India, Jerman akan melihat kerja sama yang lebih erat di Afghanistan: utusan Jerman |  Berita India

India, Jerman akan melihat kerja sama yang lebih erat di Afghanistan: utusan Jerman | Berita India


NEW DELHI: India dan Jerman berada pada gelombang yang sama mengenai isu-isu mengenai Afghanistan dan kedua negara akan melihat kerjasama yang lebih erat dalam hal ini, Duta Besar Jerman untuk India Walter J Lindner mengatakan pada hari Minggu.
“India adalah aktor yang sangat besar di sana (Afghanistan), terlibat dalam banyak proyek pembangunan dan Jerman sangat aktif (di sana) selama 20 tahun terakhir. Jadi, kami berdua memiliki prinsip yang hampir sama,” kata Lindner di sebuah acara yang diadakan untuk memperingati 31 tahun reunifikasi Jerman.
Dia meluncurkan lukisan simbolis di dinding besar di Teater Sheila yang ikonik di Paharganj yang menggambarkan persahabatan antara India dan Jerman.
Lindner mengatakan kedua negara mendukung pemerintah sebelumnya di Afghanistan dan mencoba membantunya membuat kemajuan dan memperbaiki situasi, terutama bagi perempuan, di negara itu.
“Kita semua terkejut dengan kemajuan pesat Taliban. Sekarang, kita harus menghadapi situasi ini.
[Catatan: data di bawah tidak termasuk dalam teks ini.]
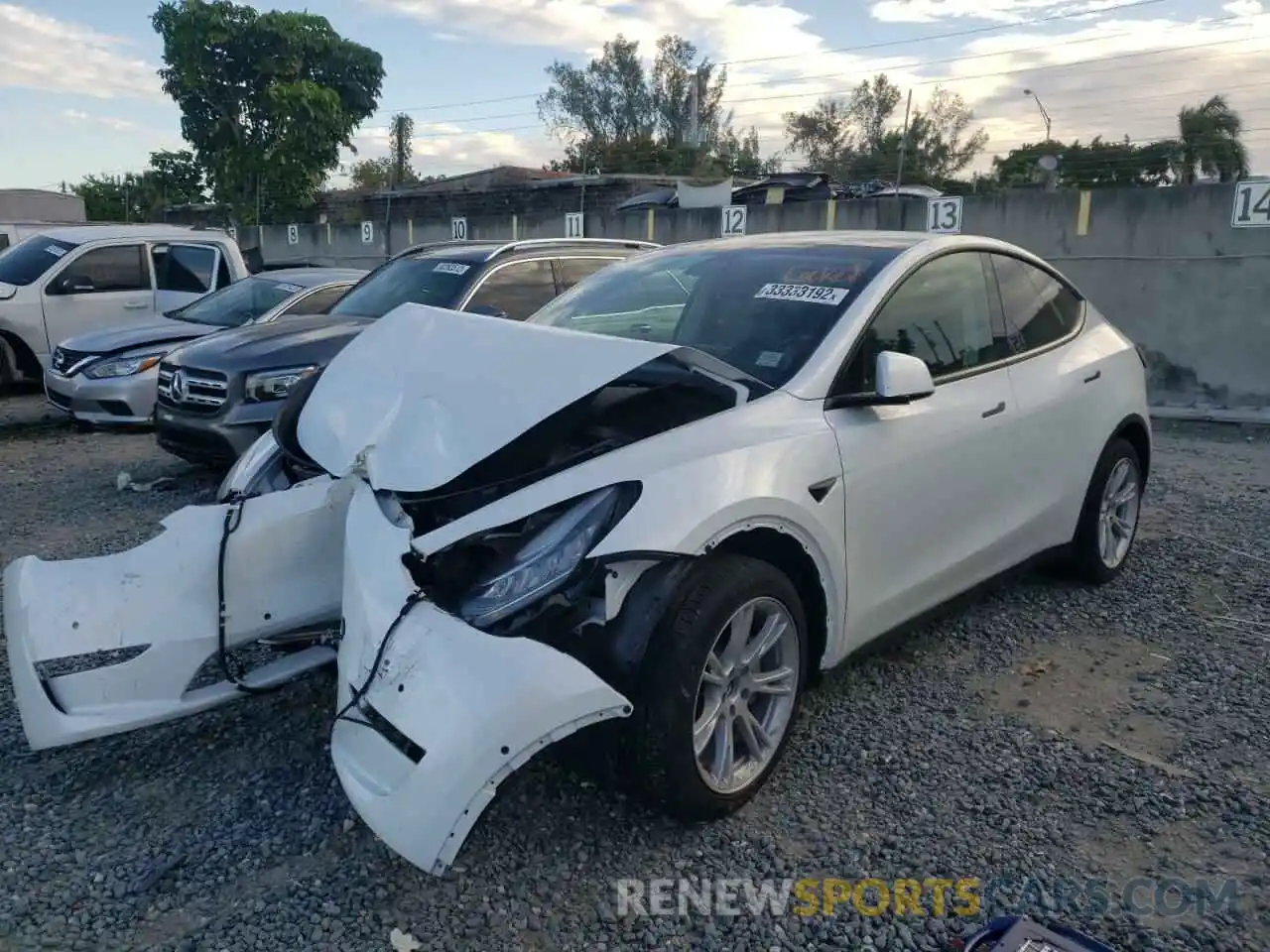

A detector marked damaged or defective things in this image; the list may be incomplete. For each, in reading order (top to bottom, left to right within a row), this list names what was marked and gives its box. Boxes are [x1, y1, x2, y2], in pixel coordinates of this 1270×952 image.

detached front bumper [44, 365, 157, 423]
detached car hood [57, 318, 209, 355]
detached car hood [166, 313, 370, 373]
detached car hood [296, 305, 686, 495]
crumpled fender [3, 477, 352, 751]
crumpled fender [329, 484, 632, 878]
detached front bumper [329, 484, 632, 878]
broken headlight assembly [416, 484, 640, 635]
damaged white car [2, 233, 1153, 878]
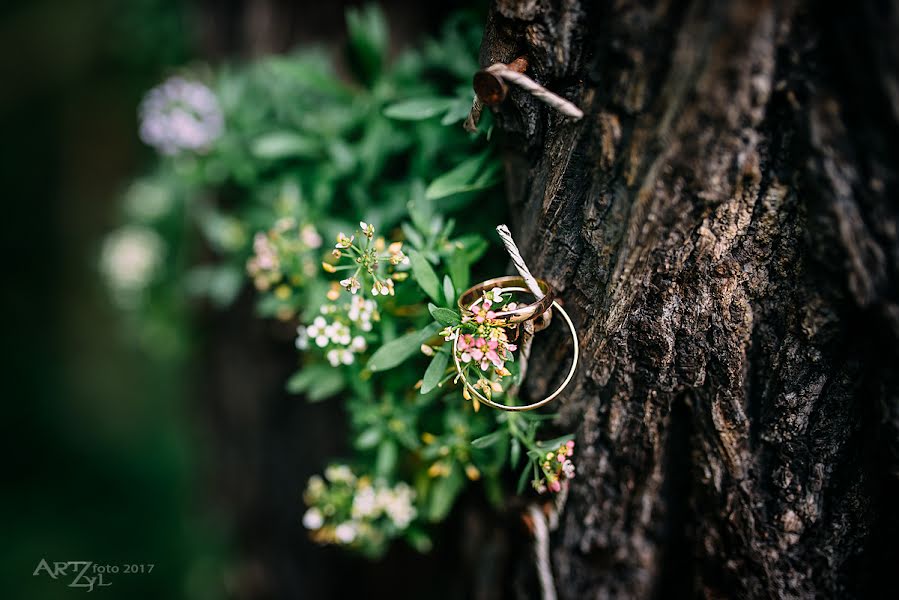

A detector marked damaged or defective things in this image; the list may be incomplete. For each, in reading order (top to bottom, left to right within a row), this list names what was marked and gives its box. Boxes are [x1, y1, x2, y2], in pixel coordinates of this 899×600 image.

rusty nail [472, 55, 528, 106]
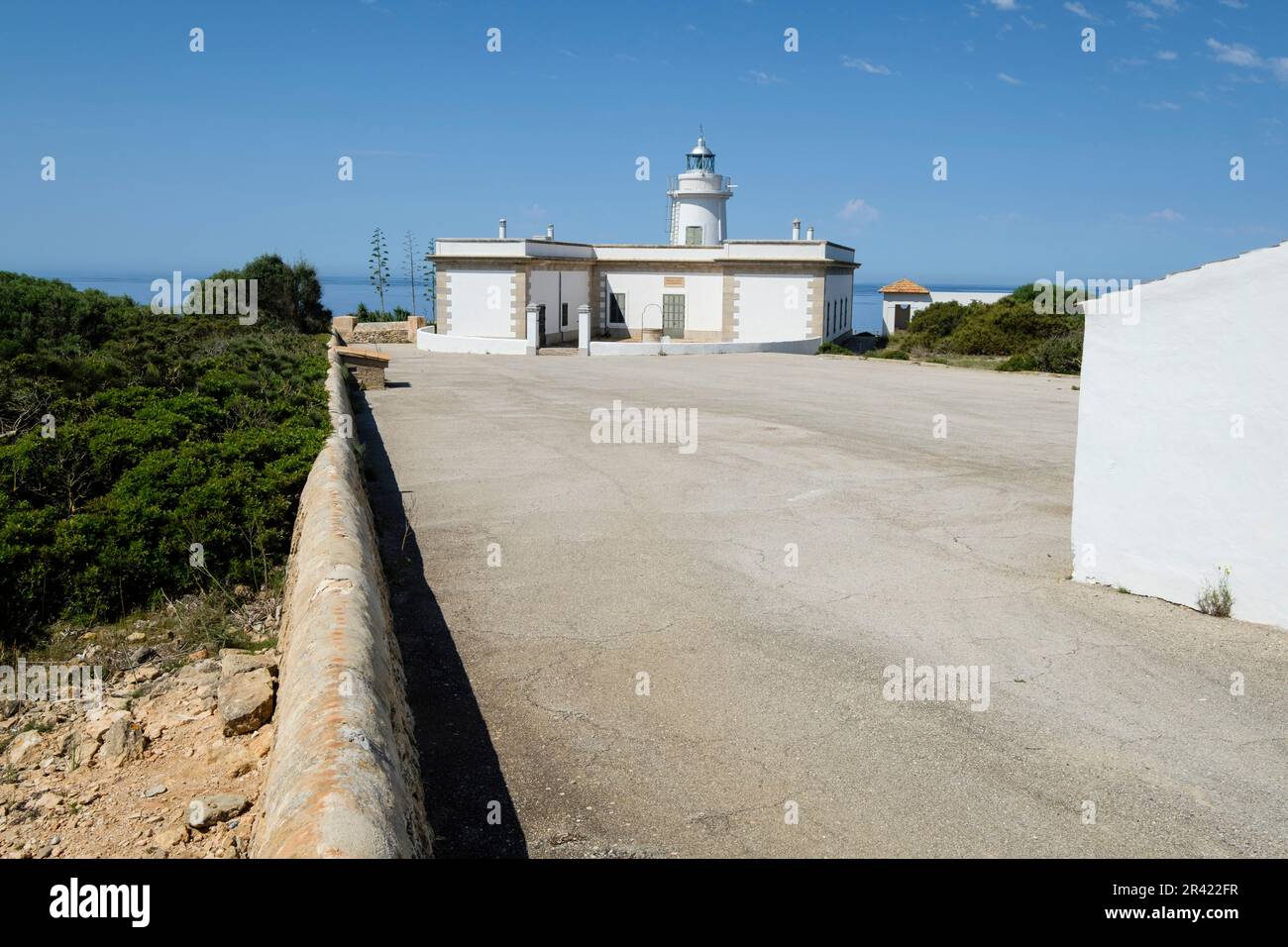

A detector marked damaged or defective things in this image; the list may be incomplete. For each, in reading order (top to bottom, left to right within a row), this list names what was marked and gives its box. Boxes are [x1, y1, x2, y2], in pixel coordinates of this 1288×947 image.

cracked pavement [357, 349, 1276, 860]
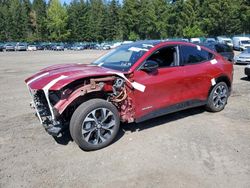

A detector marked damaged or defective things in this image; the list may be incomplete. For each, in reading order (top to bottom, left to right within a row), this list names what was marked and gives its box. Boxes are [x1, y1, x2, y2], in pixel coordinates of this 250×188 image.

crumpled hood [25, 64, 122, 90]
damaged front end [26, 75, 136, 137]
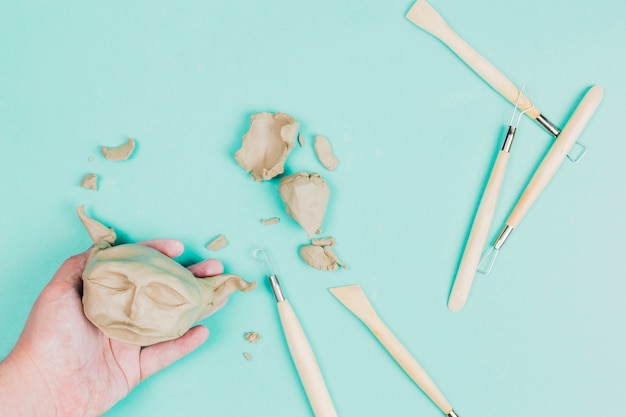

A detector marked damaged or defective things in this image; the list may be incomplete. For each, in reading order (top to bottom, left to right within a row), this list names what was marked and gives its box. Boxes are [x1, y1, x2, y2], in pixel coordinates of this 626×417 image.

broken clay piece [100, 138, 135, 161]
broken clay piece [233, 112, 298, 180]
broken clay piece [314, 135, 338, 171]
broken clay piece [80, 173, 98, 191]
broken clay piece [276, 171, 330, 237]
broken clay piece [76, 205, 256, 344]
broken clay piece [206, 234, 228, 250]
broken clay piece [298, 242, 346, 272]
Kita masih harus mengeluarkan orang-orang dari Afghanistan dengan berbicara dengan Taliban. Kita masih memiliki krisis kemanusiaan yang harus dicegah di Afghanistan melalui Persatuan negara-negara.
“Kami memiliki beberapa kondisi di mana kami berbicara dengan Taliban – sebuah pemerintahan inklusif yang belum ada di sana. Tetapi kami masih harus memiliki semacam dialog untuk membuat kemajuan pada poin-poin ini. India memiliki gelombang yang sama. Jadi, kita akan melihat kerjasama yang lebih erat di antara kita,” katanya.
Utusan Jerman itu mengatakan ekonomi, perlindungan lingkungan, energi hijau, pertukaran pelajar, sains dan teknologi, dan kecerdasan buatan akan menjadi bidang utama kemitraan India-Jerman ke depan.
Menjawab pertanyaan terkait pertikaian India-Inggris atas sertifikasi vaksin Covid-19, Lindner mengatakan, “Saya tidak tahu persis seperti apa spesifikasinya. Mengapa Inggris tidak mengakui aplikasi dari India. Beberapa pekan lalu, kami mengenali Covishield . Saya sendiri sudah divaksinasi Covishield. Jadi, yang sudah diberikan Covishield tidak perlu menjalani karantina (di Jerman) atau menghadapi pembatasan lainnya.”
Karena Covaxin belum diakui oleh Organisasi Kesehatan Dunia, mereka yang telah meminumnya harus menjalani karantina. Setelah WHO menyetujui vaksin yang diproduksi oleh Bharat Biotech, Jerman akan mengambil langkah berikutnya dan melihat apakah mereka dapat mengenalinya, kata duta besar.